Last weekend, we saw a modern adaptation of Moliere's Tartuffe, a hilariously bawdy play about a clever impostor who worms his way into a nobleman's family by acting devoutly religiously, gains the favor of the nobleman, & tricks the gullible sap into giving him the entire estate. We saw this funny play at our neighborhood theatre The Actor's Gang, which is run by actor & director Tim Robbins. It almost went bankrupt last year, but was miraculously saved (by generous donations?). The theatre sits at the corner of Washington Blvd. and Culver Blvd. in a small, beautifully renovated train station.

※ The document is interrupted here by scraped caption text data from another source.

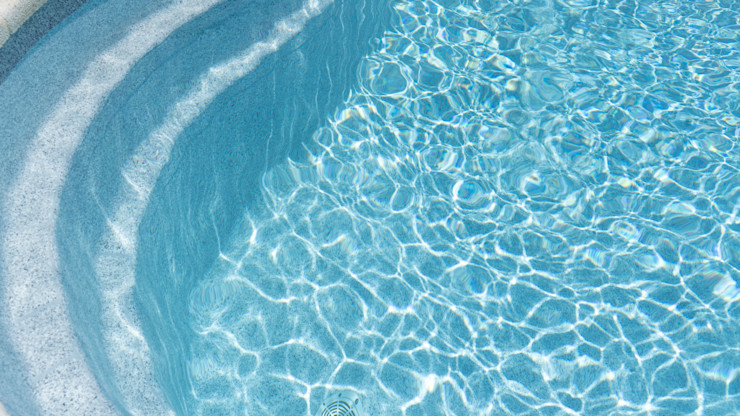 Reparación de piscina de fibra de vidrio con textura de granito RENOLIT ALKORPLAN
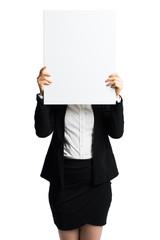 Geschäftsfrau hält leeres Schild vor dem Gesicht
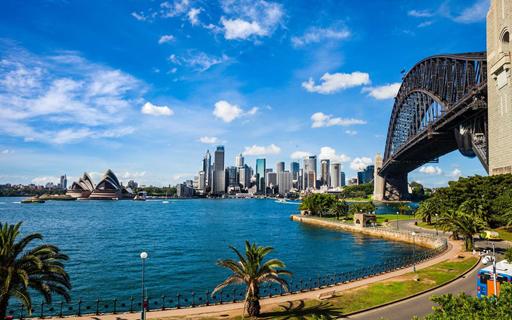 How to buy a Australia .au domain name ?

Yesterday, we returned to the Kirk Douglas Theatre to see Rodger Smith's Juan and John, a one-man, autobiographical story about a young boy's baseball obsession, his dealing with the 1965 violent altercation between San Francisco Giants' star pitcher Juan Marichal and Los Angeles Dodgers star catcher John Roseboro, and his childhood growing up in South Los Angeles during the Watts Riots and Vietnam War. He interviewed both baseball players and write this play using their words and his experiences. It was far more didactic that Robby would have liked. I found it too didactic in some places too, but it was very moving. Stories from the 1960s and '70s are particularly touching to me because I can't imagine the kind of turmoil Americans were going through then - civil rights movement, anti-war movement, Vietnam and napalm. That era presented many defining moments for America.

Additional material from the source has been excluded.